July 20, 2017 at 3:18 am

How will be the division by zero?:

Division by Zero z/0 = 0 in Euclidean Spaces

Hiroshi Michiwaki, Hiroshi Okumura and Saburou Saitoh

International Journal of Mathematics and Computation Vol. 28(2017); Issue 1, 2017), 1

-16.

http://www.scirp.org/journal/alamt http://dx.doi.org/10.4236/alamt.2016.62007

http://www.ijapm.org/show-63-504-1.html

http://www.diogenes.bg/ijam/contents/2014-27-2/9/9.pdf

http://okmr.yamatoblog.net/division%20by%20zero/announcement%20326-%20the%20divi

http://okmr.yamatoblog.net/

Relations of 0 and infinity

Hiroshi Okumura, Saburou Saitoh and Tsutomu Matsuura：

http://www.e-jikei.org/…/Camera%20ready%20manuscript_JTSS_A…

https://sites.google.com/site/sandrapinelas/icddea-2017

July 20, 2017 at 10:02 pm

Hi Mr. Saitoh,

Thanks for taking a look at my blog. I didn’t discuss division by zero in my post, but the example code does do a check for it. Whenever I have done fixed point division in my own work, I’ve usually had a check that the magnitude of the divisor is larger than the dividend, which automatically excludes division by zero.

I don’t see any problem with defining division by zero as having a particular value, as in your work. I think in any case, computer code written in a high level language would need to explicitly check the divisor, since the arithmetic logic unit will not handle division by zero in a well defined way. Values close to zero for the divisor are also problematic, but can be handled for fixed point division if there are enough bits in the result. I show an example in my post above.

Cheers,

Shawn

September 6, 2017 at 11:11 pm

This article is useful for me, studying fixed-point computation. Thank you!

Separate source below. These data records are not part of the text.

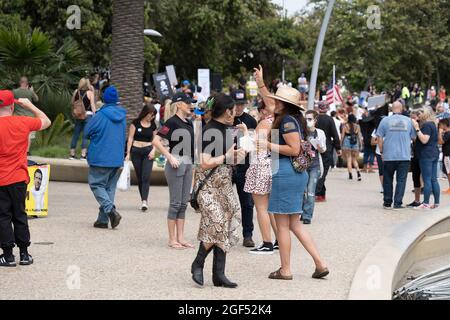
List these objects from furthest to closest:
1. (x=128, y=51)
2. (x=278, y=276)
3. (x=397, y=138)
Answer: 1. (x=128, y=51)
2. (x=397, y=138)
3. (x=278, y=276)

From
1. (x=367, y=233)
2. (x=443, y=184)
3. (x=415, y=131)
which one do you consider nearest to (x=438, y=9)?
(x=443, y=184)

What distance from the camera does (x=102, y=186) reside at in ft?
38.4

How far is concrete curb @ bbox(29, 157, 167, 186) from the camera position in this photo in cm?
1744

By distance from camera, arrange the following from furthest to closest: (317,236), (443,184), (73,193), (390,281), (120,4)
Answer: (443,184) < (120,4) < (73,193) < (317,236) < (390,281)

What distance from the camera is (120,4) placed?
18.7m

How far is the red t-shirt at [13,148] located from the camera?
8695 mm

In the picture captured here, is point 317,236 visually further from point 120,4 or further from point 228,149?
point 120,4

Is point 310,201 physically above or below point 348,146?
below

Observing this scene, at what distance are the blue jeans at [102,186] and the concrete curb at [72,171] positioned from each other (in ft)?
18.1

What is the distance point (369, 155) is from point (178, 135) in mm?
13369

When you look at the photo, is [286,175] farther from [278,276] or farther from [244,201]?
[244,201]

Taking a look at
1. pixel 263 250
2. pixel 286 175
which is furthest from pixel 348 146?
pixel 286 175
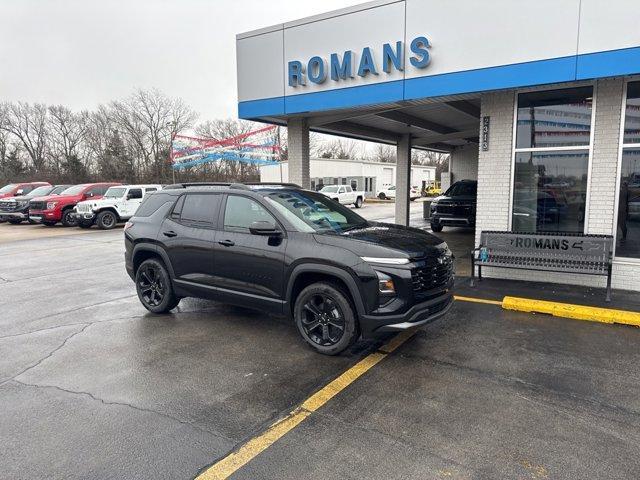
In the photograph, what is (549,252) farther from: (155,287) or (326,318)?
(155,287)

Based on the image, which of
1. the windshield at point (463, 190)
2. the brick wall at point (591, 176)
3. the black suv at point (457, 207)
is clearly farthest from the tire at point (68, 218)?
the brick wall at point (591, 176)

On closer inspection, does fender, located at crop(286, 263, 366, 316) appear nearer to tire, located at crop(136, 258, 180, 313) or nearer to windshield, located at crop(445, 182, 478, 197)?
tire, located at crop(136, 258, 180, 313)

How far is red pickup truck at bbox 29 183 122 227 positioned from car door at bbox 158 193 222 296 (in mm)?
16295

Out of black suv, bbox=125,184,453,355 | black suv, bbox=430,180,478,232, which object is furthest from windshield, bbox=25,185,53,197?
black suv, bbox=125,184,453,355

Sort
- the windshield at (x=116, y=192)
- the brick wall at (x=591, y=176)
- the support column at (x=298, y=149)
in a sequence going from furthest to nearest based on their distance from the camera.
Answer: the windshield at (x=116, y=192)
the support column at (x=298, y=149)
the brick wall at (x=591, y=176)

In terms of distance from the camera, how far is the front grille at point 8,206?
858 inches

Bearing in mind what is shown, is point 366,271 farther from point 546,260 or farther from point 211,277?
point 546,260

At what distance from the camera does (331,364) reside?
14.8 ft

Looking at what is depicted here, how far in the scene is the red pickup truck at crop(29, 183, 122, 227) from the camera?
19719 millimetres

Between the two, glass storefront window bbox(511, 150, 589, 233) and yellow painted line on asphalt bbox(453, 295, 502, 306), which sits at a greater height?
glass storefront window bbox(511, 150, 589, 233)

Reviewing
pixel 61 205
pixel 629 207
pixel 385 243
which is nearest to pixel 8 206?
pixel 61 205

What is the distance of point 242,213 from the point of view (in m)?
5.46

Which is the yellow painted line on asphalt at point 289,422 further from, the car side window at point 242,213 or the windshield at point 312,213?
the car side window at point 242,213

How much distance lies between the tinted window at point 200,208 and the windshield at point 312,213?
0.87m
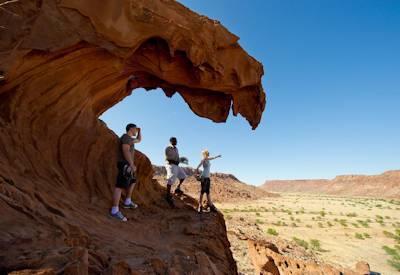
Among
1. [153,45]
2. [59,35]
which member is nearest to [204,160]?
[153,45]

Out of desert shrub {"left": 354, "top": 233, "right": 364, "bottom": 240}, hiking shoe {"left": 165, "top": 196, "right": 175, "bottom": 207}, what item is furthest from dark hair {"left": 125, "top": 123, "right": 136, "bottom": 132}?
desert shrub {"left": 354, "top": 233, "right": 364, "bottom": 240}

I am struggling to get the division in case of [dividened>divisor], whose result is greater than one.

Would you have any ideas to solve this?

Also, in the beginning of this blog, you mentioned it should be better to multiply by the reciprocal than to do a division.

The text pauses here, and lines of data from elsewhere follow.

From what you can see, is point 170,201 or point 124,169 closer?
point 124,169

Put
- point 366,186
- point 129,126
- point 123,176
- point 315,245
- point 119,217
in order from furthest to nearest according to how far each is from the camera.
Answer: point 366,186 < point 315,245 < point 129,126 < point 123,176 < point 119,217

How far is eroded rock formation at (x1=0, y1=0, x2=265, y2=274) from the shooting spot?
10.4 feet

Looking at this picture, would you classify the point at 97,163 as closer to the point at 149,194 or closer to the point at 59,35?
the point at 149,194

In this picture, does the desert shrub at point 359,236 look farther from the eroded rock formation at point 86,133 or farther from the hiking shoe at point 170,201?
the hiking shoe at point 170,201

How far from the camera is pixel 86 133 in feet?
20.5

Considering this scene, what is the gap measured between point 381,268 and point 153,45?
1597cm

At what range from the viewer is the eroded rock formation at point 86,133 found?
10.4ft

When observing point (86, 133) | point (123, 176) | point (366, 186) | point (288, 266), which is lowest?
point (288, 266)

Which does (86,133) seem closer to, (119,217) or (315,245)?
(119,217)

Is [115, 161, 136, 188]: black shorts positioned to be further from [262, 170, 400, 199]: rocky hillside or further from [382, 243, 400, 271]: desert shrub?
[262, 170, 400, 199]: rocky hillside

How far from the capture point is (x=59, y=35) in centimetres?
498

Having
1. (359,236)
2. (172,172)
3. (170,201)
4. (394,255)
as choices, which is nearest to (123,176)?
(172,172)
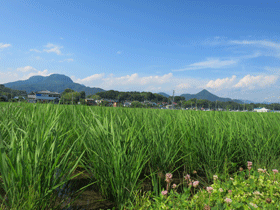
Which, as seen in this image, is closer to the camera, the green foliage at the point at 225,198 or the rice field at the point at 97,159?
the rice field at the point at 97,159

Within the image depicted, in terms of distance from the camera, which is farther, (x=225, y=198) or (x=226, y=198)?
(x=225, y=198)

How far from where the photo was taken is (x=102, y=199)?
1.69 m

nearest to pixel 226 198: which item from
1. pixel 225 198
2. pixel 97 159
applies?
pixel 225 198

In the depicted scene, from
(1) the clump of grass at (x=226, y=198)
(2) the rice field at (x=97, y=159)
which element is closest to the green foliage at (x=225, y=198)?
(1) the clump of grass at (x=226, y=198)

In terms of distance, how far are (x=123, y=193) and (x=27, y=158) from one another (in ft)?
2.84

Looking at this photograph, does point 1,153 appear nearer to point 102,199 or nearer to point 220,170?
point 102,199

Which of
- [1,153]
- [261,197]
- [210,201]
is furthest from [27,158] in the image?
[261,197]

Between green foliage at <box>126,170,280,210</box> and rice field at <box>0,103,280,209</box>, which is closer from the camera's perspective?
rice field at <box>0,103,280,209</box>

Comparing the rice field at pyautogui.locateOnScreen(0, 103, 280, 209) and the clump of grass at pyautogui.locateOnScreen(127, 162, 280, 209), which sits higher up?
the rice field at pyautogui.locateOnScreen(0, 103, 280, 209)

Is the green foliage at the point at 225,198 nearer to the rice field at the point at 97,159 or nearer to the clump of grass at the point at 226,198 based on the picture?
the clump of grass at the point at 226,198

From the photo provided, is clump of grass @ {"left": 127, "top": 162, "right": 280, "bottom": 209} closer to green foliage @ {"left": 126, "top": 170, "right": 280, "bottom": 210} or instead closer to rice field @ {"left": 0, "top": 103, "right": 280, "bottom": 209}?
green foliage @ {"left": 126, "top": 170, "right": 280, "bottom": 210}

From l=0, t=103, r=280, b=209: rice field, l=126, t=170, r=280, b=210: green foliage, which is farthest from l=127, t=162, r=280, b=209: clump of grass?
l=0, t=103, r=280, b=209: rice field

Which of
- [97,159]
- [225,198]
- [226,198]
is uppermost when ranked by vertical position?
[97,159]

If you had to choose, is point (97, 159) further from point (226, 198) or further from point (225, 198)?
point (225, 198)
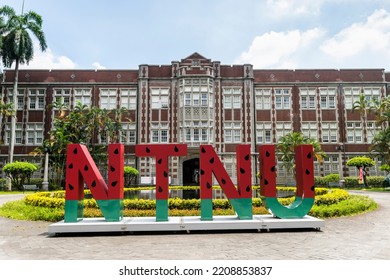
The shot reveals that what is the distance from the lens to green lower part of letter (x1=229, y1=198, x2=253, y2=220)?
937 centimetres

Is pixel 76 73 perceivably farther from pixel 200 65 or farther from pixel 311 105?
pixel 311 105

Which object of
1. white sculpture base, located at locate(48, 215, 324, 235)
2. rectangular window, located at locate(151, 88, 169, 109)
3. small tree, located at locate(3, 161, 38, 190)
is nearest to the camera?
white sculpture base, located at locate(48, 215, 324, 235)

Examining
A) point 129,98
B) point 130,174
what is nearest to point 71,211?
point 130,174

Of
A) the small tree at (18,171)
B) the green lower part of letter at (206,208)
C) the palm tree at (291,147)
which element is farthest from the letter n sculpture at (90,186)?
the palm tree at (291,147)

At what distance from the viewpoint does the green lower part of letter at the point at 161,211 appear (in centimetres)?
924

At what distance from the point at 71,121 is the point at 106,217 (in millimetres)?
23774

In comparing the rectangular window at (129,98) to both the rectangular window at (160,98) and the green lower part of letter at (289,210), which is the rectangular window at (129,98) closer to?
the rectangular window at (160,98)

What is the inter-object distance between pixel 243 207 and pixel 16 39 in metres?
30.0

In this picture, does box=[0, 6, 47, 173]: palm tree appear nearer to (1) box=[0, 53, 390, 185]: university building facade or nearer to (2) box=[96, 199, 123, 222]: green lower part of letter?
(1) box=[0, 53, 390, 185]: university building facade

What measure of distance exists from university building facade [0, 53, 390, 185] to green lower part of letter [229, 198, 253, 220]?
22573 mm

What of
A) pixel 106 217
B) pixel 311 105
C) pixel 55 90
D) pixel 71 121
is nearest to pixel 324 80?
pixel 311 105

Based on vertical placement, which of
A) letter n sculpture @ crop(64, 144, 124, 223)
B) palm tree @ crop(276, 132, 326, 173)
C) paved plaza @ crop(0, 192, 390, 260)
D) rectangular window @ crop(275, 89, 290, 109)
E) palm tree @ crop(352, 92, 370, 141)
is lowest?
paved plaza @ crop(0, 192, 390, 260)

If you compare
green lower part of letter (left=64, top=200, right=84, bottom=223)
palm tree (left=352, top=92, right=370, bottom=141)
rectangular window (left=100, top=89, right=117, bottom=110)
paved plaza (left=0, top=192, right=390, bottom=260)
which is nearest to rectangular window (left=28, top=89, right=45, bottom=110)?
rectangular window (left=100, top=89, right=117, bottom=110)

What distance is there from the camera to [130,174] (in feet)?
97.3
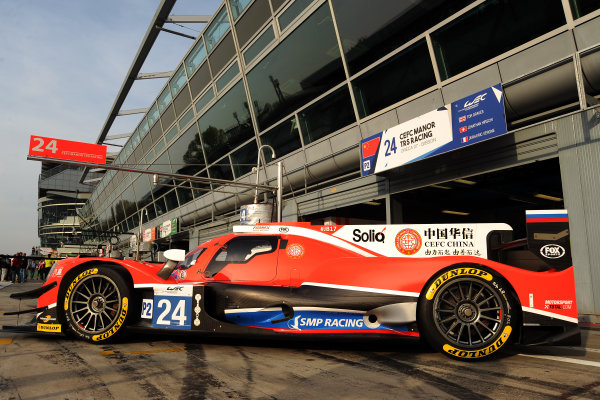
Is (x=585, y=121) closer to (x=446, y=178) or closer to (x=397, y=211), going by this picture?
(x=446, y=178)

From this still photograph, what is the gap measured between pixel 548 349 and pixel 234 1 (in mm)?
19474

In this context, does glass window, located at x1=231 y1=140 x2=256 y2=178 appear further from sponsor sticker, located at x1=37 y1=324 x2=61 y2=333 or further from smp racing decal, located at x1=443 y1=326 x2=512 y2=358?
smp racing decal, located at x1=443 y1=326 x2=512 y2=358

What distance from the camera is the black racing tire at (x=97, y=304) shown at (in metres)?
5.08

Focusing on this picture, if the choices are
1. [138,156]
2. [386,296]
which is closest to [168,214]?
[138,156]

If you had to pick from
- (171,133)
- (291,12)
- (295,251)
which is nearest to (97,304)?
(295,251)

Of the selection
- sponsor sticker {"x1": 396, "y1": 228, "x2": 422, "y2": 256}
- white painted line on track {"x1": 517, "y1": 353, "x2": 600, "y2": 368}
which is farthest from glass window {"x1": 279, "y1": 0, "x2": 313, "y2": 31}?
white painted line on track {"x1": 517, "y1": 353, "x2": 600, "y2": 368}

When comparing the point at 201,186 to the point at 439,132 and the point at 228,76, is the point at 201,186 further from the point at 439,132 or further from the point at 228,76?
the point at 439,132

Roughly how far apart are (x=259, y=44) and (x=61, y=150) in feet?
29.7

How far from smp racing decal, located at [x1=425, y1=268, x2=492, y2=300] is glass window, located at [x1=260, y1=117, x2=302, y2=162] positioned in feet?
41.1

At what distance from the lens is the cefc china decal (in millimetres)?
4965

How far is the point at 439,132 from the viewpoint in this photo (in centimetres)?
1040

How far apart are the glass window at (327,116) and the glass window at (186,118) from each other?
11.1 m

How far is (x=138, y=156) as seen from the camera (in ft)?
122

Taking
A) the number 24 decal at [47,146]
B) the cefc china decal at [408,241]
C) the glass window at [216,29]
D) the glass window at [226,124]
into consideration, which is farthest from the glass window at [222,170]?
the cefc china decal at [408,241]
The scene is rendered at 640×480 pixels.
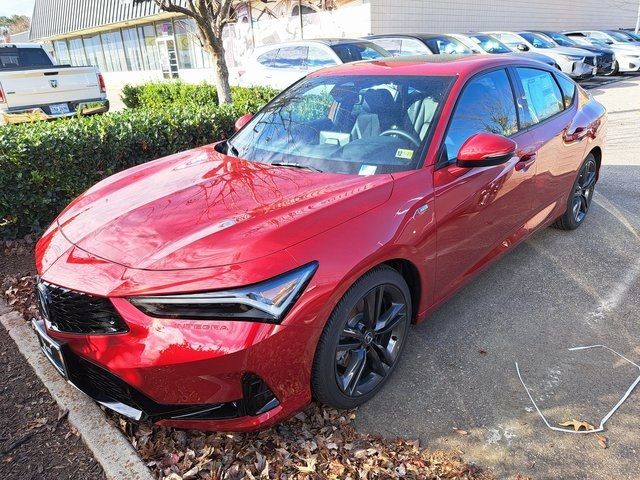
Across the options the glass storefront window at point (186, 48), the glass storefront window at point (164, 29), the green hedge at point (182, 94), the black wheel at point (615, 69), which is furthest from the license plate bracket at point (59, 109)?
the black wheel at point (615, 69)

I wonder how your solution would be to get the reciprocal. might do it by Newton-method?

September 9, 2017 at 9:33 pm

Hi Ted,

I’m glad the article is useful for you. When the dividend is greater than the divisor, you need to know how much bigger it will be, or use a lot more bits in your result. For example, if you know that the magnitude of the dividend is no larger than one, and the magnitude of the divisor can be as small as 0.5, then the largest magnitude of the result would be 2. You could shift your result such that a value this large could be represented. If you had no restrictions, then you might need to keep a lot of bits in the result to represent the entire range of possible results. In my last example, the division of two Q15 numbers would require a Q30 number to hold the range of results possible.

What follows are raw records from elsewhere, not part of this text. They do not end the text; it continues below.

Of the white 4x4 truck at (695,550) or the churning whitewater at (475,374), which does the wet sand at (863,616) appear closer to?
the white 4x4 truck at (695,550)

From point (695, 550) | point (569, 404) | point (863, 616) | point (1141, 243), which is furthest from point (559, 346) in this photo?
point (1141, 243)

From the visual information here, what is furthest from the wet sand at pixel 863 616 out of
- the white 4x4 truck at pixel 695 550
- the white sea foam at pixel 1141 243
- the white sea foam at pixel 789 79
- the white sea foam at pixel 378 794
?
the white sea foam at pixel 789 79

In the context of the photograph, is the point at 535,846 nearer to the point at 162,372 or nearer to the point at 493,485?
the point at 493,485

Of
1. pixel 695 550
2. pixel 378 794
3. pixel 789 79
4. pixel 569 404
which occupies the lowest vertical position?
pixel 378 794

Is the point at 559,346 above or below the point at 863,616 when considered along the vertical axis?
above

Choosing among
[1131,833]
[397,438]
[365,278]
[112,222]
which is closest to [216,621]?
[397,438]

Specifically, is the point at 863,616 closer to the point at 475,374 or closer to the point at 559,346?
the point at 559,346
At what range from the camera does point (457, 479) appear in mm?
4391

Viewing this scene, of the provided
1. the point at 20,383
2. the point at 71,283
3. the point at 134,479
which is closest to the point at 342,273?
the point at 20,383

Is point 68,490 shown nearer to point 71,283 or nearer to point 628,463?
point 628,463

The multiplication by reciprocal that I mentioned was to do with constant values. I think most C/C++ compilers these days would automatically change a division by constant to a multiplication automatically when optimization is done. I was probably thinking back to when I used to write things in assembly code. I wouldn’t recommend doing a reciprocal normally, unless the result is going to be multiplied by more than one different value afterwards.

I hope that helps.

Shawn

October 25, 2017 at 11:12 pm

Q15 numbers as hexadecimal integers will be a = 0x0400 and b = 0x2000. In step 1, a becomes 0x02000000 in Q30.

0x400 << 15 = 80000000 not 0x02000000. How did you get the anwer then?

October 27, 2017 at 9:28 am

Thanks for checking out my tutorials. I will show you a couple of ways to get the answer.

Using decimal numbers, 0x400 is 1024, and 1024 times 2^15 is, 1024 * 32768 = 33554432. If you convert this back to hexadecimal, then you get 0x2000000.

Using shifts, 0x400 << 12 is 0x400 with another 3 zeros on the right (12/4 is 3), or 0x400000. This has to be shifted left another three places (15-12 is 3). One shift results in 0x800000, two shifts 0x1000000 and finally the third shift is 0x2000000.

How are you doing the calculations?

Cheers,

Shawn

November 4, 2017 at 8:57 pm

Thanks for the answer. Actually, In windows calculator, this was confusing in hex mode. 0x400 must be shifted 0xc times left not 0x12 times.